Material to process:
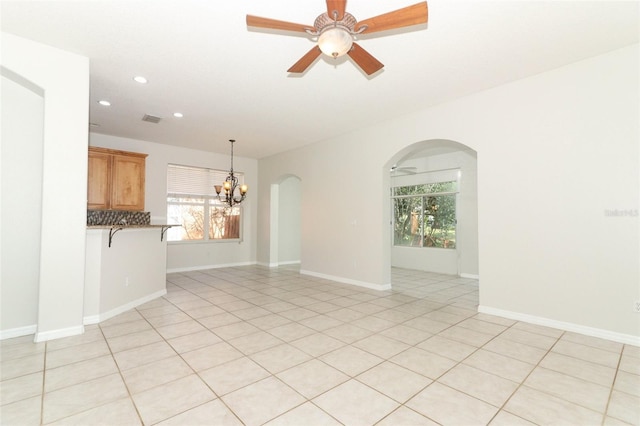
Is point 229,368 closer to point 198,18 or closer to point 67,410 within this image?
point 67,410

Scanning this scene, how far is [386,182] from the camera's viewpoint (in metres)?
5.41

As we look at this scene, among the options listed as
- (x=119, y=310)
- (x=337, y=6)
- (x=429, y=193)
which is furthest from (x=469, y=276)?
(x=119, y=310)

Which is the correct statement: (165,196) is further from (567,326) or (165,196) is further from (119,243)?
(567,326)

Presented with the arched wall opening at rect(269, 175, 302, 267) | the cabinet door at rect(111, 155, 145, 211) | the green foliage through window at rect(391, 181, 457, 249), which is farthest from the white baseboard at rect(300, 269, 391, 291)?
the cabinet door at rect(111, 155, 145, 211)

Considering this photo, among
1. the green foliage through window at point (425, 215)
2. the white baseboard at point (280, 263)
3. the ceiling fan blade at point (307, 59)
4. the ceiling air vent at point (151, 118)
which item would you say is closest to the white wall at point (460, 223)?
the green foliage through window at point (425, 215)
--
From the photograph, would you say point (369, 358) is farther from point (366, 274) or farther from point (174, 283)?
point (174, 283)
==
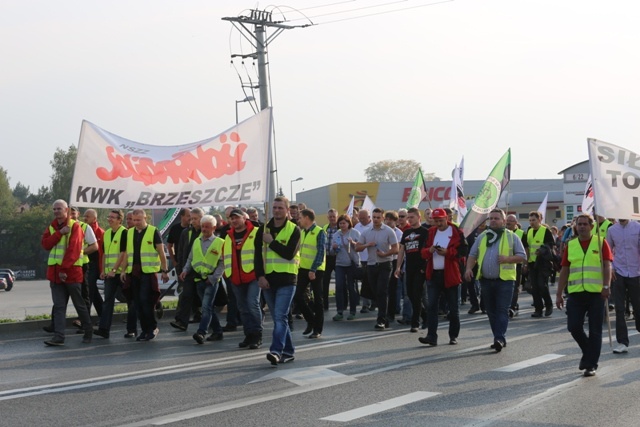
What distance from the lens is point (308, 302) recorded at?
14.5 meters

What you have to do:
Write out the rows again starting at the line containing "What distance from" and ending at the line containing "14.5 meters", with "lens" changed to "camera". Leave everything else as it is.

Task result:
What distance from the camera is point (308, 302) recorded at?
14.5 meters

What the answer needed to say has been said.